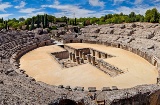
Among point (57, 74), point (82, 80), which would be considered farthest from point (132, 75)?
point (57, 74)

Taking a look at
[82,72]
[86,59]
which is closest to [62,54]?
[86,59]

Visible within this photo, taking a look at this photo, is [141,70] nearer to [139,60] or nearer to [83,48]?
[139,60]

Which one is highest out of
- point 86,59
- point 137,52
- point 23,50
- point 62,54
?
point 137,52

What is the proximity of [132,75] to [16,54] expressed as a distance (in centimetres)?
1731

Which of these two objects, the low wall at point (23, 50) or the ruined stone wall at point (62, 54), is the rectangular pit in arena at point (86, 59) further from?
the low wall at point (23, 50)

########################################

__EXERCISE OBJECTIVE__. Please copy out all of the rows above word for word, leaving out the pictures.

__COMPLETE RESPONSE__.
Among point (57, 74), point (82, 80), which would be considered farthest from point (132, 75)?
point (57, 74)

Taking a look at
[82,72]
[86,59]
which is closest to [62,54]?
[86,59]

Visible within this photo, taking a look at this photo, is [141,70] nearer to [139,60] or nearer to [83,48]?
[139,60]

Which one is highest out of
- point 86,59
- point 137,52
- point 23,50
- point 62,54
?
point 137,52

What is the proximity of [132,75] to [16,54] expressed as a distance (in centimetres)?
1731

Which of these two objects, the low wall at point (23, 50) or the ruined stone wall at point (62, 54), is the rectangular pit in arena at point (86, 59) further from?
the low wall at point (23, 50)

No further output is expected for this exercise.